Which I thought was a very good question.
A question that made me think about how much more sexualized parts of the body are in the US than in other countries. I've thought about it before. but it seemed a bit coherent todayso this is what I offered the following in response.
FKK or Freikörperkultur is pretty big in many parts of Germany. If your hanging out in nature by lake, sea, trail, forest or field and its generally accepted that you can and probably should decide to take your clothes off.
A lot of clothes seem to be designed to provoke voyeuristic fascination by transmitting the possibility of broken taboos while generally allowing the taboo coverage to stand (except of course for intrepid celebrity photographers who live and die from catching fleeting wardrobe malfunctions).
But the taboos themselves seem to be what makes people eroticize/exoticize/fetishize the body so much. In europe you go to the beach and you see naked people in their variegated glory. You may or may not find some of them fascinating, but the important thing is that you can watch them and create memories of how people live in their bodies.
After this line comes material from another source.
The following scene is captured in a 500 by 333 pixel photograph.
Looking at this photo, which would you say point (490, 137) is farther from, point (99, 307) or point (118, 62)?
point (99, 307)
In the US you are hard pressed to see the human body unless you are having a sexual encounter, paying for a sexual encounter, or paying to watch an objectified sexual encounter. Is it any wonder therefore that many people can't think of several areas of the body without it immediately conjuring up memories/fantasies/anxieties about sexual objectification.
Anyway, no real answers here. I havent done the research to offer up anything more than just anecdotes.
Personally I understand the body as a magnificent vehicle for our senses to interact with the world around us. Whether that interaction is a sharing of consciousness, creating, nurturing, growing, intimacy, grieving, expressing, receiving, adapting or any of the beautiful things that people do with their bodies, I feel it is much healthier to understand the role the entire human form plays in all of these actions, than thinking that parts of our bodies only exist to share, sell or trade sex.